§ **PETUNJUK PENGERJAAN**
a. Dalam kutipan bacaan tentang KPK, siapa saja yang sependapat dengan Adnan Buyung Nasution?
b. Ambil dari kutipan bacaan tentang KPK bagian yang diawali kata-kata "Pendapat Adnan Buyung" dan berhenti sesudah kata-kata "Orde Baru dulu.", tanpa mengubah satu huruf pun.

---- KUTIPAN BACAAN

Statement Adnan Buyung Nasution
yang menilai KPK terlalu arogan dalam
menindak para tersangka tindak pidana korupsi menjadikan perdebatan yang cukup
memanas. Buyung menganggap langkah-langkah penyelidikan dan penyidikan yang
dilakukan oleh KPK terlalu arogan, terlalu congkak dan dipenuhi unsur kekuasaan.
Pendapat Adnan Buyung diamini
oleh Desmon Mahesa (Gerindra), Fahri Hamzah (PKS), Ahmad Yani (PPP). Mereka sependapat
dengan Buyung, bila KPK dalam menjalankan tugasnya cukup arogan. Bahkan mereka menilai KPK seperti zaman Orde Baru dulu.

--------
---- DATA MENTAH

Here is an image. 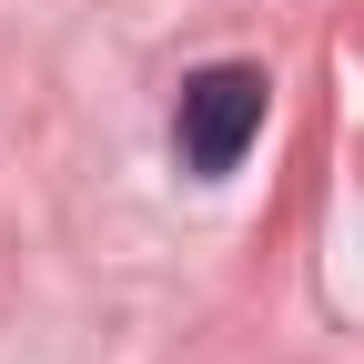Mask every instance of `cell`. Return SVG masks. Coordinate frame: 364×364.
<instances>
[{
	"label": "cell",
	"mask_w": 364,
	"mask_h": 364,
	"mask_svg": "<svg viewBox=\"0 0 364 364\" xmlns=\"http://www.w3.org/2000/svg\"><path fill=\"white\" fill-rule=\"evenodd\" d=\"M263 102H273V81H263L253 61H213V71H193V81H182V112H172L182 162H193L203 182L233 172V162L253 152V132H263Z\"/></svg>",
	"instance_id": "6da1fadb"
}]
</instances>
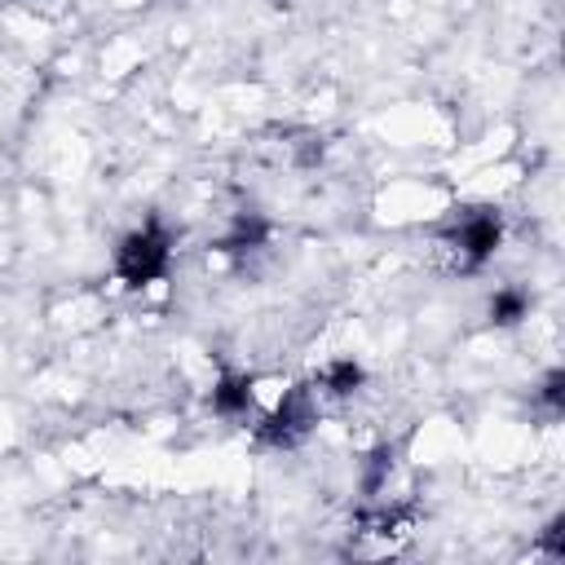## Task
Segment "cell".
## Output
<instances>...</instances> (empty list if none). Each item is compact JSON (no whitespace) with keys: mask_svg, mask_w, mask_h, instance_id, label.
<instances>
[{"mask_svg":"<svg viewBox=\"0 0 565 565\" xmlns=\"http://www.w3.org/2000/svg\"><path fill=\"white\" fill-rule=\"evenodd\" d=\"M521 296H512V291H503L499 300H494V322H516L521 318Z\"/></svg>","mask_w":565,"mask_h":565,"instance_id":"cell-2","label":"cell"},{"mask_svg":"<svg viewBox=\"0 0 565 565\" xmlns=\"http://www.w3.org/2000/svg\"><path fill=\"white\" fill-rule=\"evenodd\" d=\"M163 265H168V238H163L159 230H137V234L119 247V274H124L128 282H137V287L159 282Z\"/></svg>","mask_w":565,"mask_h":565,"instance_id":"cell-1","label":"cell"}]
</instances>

--------
---- DATA MENTAH

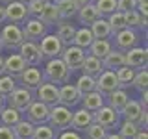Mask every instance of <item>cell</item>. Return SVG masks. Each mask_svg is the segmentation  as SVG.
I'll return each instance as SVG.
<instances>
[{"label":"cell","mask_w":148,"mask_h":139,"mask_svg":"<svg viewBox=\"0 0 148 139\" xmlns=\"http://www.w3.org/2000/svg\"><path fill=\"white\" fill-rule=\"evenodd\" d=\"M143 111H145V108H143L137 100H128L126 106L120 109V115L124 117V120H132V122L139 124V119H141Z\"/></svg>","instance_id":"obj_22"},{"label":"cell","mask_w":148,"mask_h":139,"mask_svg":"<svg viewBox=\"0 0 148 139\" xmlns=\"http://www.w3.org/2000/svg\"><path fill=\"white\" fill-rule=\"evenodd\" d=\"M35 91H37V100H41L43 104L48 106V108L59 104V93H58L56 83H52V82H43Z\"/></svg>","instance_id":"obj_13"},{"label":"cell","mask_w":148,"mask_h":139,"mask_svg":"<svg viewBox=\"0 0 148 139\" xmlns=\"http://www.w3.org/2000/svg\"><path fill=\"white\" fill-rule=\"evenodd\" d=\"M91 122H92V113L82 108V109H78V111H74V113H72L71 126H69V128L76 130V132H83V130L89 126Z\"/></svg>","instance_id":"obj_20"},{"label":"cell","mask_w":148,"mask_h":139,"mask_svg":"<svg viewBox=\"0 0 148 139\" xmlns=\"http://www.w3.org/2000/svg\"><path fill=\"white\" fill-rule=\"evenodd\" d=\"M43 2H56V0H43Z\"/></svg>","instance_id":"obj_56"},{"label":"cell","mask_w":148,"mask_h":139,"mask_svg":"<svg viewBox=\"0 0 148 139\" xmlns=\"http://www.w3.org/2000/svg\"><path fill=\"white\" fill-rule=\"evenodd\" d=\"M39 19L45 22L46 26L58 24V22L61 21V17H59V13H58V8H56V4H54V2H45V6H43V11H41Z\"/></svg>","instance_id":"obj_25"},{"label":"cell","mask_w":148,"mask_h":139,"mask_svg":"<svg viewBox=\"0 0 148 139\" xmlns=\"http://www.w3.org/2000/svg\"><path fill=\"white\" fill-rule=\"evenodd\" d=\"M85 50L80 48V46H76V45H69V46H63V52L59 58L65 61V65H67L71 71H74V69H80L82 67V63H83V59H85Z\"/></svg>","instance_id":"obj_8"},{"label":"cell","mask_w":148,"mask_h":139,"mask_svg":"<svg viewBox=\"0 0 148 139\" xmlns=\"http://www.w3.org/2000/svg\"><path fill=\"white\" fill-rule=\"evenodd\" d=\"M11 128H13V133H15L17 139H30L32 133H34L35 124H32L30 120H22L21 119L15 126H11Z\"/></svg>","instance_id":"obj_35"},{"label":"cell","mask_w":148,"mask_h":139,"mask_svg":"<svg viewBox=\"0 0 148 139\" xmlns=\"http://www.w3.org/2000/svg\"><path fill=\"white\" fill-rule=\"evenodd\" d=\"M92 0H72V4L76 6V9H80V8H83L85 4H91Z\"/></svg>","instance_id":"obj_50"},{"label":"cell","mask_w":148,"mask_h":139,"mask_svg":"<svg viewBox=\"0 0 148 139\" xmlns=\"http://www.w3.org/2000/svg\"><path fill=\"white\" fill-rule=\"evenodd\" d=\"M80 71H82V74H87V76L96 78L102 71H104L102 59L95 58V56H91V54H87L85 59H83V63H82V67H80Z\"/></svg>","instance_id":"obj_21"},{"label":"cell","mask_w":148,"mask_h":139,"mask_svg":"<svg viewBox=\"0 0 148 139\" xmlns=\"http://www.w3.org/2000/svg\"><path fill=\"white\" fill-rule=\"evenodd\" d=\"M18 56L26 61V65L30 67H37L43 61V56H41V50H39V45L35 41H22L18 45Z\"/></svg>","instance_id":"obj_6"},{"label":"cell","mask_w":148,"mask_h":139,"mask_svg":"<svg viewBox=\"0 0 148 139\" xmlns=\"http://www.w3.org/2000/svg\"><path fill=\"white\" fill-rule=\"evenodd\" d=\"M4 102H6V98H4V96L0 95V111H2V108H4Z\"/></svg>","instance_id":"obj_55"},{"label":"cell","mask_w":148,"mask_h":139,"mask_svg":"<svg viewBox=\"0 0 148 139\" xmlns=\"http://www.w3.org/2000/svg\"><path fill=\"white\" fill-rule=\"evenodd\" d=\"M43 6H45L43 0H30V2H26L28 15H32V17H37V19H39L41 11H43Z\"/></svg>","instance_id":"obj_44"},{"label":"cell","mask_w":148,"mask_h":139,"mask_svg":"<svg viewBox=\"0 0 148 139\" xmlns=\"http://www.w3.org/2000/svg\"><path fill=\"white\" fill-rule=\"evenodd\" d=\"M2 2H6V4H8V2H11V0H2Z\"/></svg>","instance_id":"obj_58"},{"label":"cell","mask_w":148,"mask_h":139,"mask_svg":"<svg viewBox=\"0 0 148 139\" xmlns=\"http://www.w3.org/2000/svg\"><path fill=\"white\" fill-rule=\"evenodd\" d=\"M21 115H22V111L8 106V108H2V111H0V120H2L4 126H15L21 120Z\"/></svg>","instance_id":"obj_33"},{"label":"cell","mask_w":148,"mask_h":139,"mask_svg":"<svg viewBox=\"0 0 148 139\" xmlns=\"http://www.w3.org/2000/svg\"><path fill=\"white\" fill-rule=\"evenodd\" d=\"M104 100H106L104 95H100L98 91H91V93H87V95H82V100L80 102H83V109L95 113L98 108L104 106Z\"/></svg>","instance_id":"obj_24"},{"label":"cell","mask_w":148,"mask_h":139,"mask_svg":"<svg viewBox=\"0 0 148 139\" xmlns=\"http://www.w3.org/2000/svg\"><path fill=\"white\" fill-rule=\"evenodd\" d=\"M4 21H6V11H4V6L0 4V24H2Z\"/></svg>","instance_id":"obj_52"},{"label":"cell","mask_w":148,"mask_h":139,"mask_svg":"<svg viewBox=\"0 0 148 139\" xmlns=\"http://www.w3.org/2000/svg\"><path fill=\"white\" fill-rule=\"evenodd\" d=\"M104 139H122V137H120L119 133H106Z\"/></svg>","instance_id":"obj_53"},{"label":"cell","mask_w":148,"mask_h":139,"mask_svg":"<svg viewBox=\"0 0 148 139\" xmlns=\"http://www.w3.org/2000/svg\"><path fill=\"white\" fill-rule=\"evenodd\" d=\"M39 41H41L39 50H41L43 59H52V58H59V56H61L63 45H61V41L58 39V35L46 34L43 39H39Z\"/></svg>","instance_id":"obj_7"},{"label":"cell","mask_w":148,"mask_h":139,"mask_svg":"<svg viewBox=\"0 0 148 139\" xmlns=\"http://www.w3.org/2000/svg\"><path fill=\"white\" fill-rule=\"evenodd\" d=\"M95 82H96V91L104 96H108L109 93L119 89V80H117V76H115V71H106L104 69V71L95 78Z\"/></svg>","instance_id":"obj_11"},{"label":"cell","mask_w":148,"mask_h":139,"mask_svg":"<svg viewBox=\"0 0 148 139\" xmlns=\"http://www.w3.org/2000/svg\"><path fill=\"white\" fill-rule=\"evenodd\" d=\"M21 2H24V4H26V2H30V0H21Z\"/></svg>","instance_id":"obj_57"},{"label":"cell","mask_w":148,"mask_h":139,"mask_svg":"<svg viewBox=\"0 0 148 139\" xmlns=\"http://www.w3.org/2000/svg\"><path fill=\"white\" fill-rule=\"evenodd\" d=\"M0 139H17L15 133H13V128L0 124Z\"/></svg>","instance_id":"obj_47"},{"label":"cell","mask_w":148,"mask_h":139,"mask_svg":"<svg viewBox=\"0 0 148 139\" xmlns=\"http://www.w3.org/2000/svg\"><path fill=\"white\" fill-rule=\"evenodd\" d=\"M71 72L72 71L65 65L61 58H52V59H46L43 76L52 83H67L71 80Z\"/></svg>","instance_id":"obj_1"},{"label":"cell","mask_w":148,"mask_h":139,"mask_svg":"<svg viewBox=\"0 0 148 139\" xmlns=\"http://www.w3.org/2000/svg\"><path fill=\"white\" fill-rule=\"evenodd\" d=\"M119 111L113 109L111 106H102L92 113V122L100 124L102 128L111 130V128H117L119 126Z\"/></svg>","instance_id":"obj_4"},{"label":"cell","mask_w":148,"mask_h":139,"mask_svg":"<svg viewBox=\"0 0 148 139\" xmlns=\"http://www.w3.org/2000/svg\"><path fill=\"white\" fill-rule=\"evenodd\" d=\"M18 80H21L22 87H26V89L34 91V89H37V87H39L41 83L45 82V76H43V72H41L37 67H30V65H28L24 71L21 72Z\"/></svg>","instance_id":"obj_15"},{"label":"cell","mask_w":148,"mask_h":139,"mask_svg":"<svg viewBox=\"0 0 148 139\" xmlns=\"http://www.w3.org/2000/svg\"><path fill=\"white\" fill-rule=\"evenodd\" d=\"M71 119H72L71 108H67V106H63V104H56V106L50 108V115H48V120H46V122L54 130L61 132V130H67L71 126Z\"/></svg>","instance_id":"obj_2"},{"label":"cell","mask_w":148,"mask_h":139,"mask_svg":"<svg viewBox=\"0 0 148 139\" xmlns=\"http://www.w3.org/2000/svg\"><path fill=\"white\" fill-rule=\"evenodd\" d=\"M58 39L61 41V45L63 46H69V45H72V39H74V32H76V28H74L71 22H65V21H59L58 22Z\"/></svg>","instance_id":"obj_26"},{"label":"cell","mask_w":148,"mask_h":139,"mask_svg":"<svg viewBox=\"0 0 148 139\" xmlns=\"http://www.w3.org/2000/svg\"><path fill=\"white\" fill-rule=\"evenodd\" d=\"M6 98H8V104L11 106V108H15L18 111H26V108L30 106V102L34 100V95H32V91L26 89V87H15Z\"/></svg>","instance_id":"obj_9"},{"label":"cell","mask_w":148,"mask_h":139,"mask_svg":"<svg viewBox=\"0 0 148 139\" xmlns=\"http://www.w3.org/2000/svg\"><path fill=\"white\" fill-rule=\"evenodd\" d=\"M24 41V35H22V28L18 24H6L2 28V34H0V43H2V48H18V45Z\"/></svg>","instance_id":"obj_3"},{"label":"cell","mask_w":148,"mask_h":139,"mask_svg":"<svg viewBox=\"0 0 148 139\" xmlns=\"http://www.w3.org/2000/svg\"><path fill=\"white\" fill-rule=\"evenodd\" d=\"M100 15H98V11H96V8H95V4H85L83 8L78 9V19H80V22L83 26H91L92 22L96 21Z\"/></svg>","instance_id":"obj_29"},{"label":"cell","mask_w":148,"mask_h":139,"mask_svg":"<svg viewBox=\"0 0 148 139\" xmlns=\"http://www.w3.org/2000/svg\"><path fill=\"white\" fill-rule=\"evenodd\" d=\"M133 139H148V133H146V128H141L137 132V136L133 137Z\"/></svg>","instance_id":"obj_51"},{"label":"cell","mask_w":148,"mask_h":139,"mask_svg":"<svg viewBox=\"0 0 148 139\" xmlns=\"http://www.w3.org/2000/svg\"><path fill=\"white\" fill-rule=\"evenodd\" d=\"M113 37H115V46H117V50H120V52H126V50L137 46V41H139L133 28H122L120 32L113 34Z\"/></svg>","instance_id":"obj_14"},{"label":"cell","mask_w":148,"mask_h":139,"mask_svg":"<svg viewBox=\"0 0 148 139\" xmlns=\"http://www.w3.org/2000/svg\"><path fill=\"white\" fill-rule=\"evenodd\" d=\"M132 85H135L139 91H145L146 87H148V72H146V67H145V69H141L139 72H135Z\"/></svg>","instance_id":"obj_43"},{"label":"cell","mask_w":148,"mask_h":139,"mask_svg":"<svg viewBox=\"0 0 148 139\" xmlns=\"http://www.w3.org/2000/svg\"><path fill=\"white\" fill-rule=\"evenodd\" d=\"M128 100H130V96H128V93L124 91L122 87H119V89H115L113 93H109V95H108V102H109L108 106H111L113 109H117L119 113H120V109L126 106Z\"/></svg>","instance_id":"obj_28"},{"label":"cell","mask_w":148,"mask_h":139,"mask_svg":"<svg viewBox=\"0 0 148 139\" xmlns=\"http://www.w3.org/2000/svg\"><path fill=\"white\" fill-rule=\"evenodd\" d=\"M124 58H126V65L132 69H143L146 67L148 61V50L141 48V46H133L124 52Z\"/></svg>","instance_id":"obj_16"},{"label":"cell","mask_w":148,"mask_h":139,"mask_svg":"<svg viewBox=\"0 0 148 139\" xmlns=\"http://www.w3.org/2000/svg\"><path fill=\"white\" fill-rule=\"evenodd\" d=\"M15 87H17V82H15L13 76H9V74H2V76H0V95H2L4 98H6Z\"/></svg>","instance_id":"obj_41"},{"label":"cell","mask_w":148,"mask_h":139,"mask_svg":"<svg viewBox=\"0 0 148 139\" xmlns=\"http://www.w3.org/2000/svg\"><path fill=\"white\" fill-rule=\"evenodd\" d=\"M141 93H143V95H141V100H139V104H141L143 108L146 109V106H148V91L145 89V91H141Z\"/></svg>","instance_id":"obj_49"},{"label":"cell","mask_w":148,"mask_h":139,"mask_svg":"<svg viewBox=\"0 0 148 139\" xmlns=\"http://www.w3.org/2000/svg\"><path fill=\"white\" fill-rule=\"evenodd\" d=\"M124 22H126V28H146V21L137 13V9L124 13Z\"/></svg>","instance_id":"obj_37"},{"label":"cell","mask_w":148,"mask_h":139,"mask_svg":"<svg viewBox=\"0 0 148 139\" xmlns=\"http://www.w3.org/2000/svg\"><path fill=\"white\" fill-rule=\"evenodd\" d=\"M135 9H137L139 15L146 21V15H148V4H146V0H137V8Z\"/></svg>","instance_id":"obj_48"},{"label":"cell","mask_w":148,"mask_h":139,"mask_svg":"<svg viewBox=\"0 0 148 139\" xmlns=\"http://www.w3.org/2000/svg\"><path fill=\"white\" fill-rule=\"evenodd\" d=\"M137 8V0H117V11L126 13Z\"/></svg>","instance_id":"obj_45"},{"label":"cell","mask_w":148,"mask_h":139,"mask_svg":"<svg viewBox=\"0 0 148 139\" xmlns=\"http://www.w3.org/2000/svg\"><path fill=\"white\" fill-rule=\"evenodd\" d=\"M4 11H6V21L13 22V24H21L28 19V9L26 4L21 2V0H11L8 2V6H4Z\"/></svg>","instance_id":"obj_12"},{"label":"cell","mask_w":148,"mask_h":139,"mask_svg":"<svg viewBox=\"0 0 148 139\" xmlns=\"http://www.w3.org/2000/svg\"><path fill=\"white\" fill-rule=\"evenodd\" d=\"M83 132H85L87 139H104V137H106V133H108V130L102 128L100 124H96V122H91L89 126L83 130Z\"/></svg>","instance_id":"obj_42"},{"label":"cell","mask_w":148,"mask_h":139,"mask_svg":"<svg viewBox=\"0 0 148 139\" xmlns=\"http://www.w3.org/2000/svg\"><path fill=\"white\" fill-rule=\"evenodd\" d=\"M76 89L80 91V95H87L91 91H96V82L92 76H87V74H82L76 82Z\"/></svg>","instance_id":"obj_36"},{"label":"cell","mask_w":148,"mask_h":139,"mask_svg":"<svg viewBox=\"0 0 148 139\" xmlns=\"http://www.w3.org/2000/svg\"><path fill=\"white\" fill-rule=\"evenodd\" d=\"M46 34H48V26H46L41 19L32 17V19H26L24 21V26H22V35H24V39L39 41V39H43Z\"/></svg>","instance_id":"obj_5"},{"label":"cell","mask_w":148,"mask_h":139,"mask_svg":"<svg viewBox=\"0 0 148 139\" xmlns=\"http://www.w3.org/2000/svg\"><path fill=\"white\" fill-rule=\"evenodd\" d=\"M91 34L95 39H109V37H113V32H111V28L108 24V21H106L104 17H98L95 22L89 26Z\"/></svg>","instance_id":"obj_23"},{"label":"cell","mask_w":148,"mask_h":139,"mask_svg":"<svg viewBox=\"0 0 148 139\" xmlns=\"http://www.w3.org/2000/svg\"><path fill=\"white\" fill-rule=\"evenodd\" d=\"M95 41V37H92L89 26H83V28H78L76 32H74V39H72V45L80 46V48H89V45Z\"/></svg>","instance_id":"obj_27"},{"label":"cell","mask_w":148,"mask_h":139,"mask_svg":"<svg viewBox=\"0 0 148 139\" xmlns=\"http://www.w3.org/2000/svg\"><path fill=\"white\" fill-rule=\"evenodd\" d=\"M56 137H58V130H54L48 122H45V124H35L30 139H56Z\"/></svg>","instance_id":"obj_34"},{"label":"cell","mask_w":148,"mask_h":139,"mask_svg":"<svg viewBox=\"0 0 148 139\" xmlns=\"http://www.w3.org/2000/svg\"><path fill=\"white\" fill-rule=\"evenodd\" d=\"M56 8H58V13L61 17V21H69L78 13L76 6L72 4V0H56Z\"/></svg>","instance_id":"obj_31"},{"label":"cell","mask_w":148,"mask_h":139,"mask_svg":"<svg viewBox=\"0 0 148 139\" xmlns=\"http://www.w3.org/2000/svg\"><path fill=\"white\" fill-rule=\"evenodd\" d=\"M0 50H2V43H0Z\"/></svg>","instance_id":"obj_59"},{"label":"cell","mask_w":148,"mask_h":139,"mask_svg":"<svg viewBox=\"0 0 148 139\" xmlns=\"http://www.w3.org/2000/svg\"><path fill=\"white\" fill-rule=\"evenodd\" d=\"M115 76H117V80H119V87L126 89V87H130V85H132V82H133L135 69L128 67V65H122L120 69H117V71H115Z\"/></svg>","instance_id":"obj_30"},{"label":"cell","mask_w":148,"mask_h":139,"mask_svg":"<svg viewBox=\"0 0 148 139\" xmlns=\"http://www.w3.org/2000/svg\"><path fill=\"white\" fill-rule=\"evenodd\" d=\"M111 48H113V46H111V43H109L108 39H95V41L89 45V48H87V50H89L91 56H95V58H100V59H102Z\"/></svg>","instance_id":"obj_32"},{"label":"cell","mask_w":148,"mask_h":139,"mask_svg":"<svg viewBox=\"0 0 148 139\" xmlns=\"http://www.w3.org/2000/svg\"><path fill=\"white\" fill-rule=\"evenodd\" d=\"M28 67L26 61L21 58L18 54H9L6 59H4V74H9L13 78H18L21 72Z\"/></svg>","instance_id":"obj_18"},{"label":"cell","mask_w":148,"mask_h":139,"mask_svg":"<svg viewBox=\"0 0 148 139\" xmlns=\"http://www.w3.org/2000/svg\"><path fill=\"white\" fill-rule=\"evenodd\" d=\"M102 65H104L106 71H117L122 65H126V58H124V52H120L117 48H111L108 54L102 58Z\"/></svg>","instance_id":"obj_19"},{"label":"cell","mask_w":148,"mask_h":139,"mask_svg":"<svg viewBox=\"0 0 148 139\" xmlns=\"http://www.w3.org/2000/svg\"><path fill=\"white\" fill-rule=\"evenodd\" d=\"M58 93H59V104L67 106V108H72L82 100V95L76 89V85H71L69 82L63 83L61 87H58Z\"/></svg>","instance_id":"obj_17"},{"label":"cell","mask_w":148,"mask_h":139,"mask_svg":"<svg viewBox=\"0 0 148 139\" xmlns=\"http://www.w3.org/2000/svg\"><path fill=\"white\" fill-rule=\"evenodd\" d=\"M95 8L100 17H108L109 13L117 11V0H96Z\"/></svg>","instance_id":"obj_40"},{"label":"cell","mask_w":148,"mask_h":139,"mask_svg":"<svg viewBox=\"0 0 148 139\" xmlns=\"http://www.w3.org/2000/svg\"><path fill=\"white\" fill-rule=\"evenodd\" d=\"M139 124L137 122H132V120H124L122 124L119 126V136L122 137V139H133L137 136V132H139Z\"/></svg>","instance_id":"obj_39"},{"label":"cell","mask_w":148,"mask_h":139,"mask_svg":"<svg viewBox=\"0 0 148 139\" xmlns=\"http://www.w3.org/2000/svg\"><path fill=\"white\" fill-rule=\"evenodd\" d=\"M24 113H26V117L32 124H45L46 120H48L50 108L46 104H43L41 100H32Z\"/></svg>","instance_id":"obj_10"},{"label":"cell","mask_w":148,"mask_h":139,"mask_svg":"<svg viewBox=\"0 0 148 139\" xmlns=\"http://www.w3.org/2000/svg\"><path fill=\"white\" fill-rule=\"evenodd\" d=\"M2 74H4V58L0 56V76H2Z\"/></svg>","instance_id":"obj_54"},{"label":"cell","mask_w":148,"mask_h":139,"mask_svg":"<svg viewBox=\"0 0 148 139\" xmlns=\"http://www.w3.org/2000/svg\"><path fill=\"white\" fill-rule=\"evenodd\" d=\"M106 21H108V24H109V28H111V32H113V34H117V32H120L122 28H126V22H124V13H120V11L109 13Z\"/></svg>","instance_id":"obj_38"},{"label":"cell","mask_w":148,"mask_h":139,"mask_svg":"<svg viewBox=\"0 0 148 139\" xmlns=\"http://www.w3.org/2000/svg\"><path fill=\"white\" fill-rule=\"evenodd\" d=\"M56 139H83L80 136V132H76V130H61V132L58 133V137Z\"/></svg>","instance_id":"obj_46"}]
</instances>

--------

§ **JAWABAN SOAL**
a. Desmon Mahesa (Gerindra), Fahri Hamzah (PKS), dan Ahmad Yani (PPP).

b.
Pendapat Adnan Buyung diamini
oleh Desmon Mahesa (Gerindra), Fahri Hamzah (PKS), Ahmad Yani (PPP). Mereka sependapat
dengan Buyung, bila KPK dalam menjalankan tugasnya cukup arogan. Bahkan mereka menilai KPK seperti zaman Orde Baru dulu.